- _Dataset excerpt_
☆ ☆ ☆ ☆ ☆ ☆ ☆
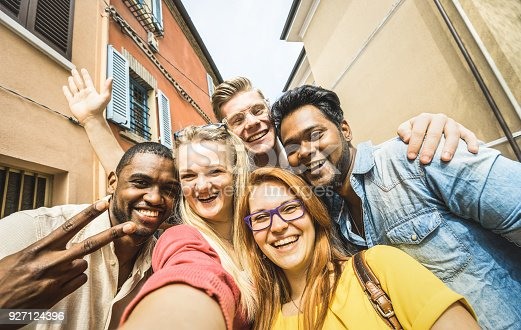 861023492 istock photo Best friends multiracial people taking selfie outdoors - Happy friendship concept with young students having fun together - Peace and love against racism - International exchange concept - Warm filter 927124396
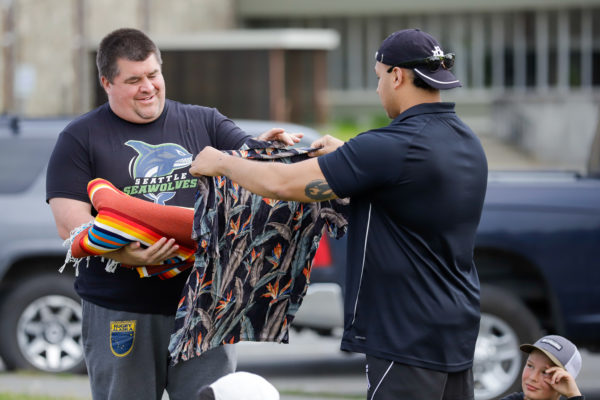 A white man accepts a gift of a blanket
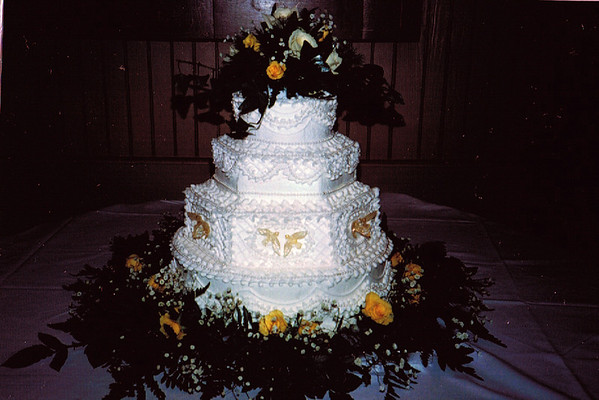 07 This hexagon and round cake has ruffles and beads with doves and fresh flowers to complete.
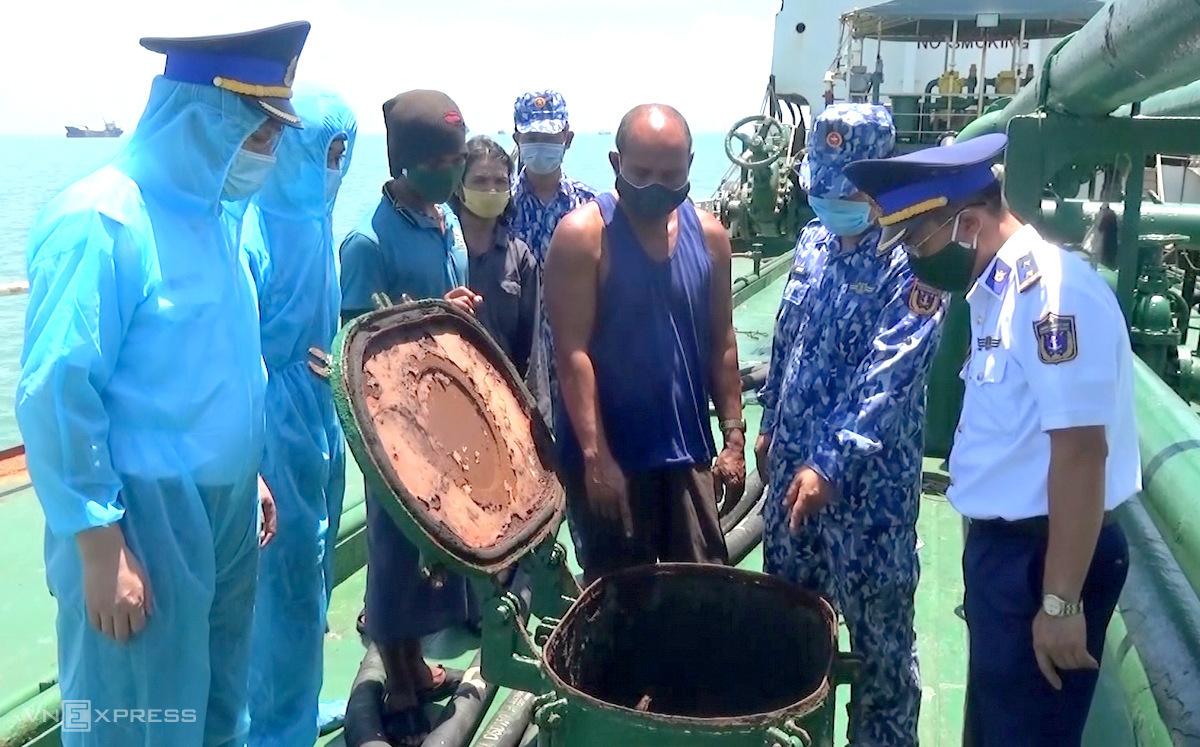 Thuyền trưởng (thứ 3 từ phải) mở nắp hầm chứa dầu tàu để cảnh sát biển kiểm tra. Ảnh: Đức Định.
☆ ☆ ☆ ☆ ☆ ☆ ☆
- _Work request_
Output all the data above verbatim, leaving out images.

- _Finished task_
 861023492 istock photo Best friends multiracial people taking selfie outdoors - Happy friendship concept with young students having fun together - Peace and love against racism - International exchange concept - Warm filter 927124396
 A white man accepts a gift of a blanket
 07 This hexagon and round cake has ruffles and beads with doves and fresh flowers to complete.
 Thuyền trưởng (thứ 3 từ phải) mở nắp hầm chứa dầu tàu để cảnh sát biển kiểm tra. Ảnh: Đức Định.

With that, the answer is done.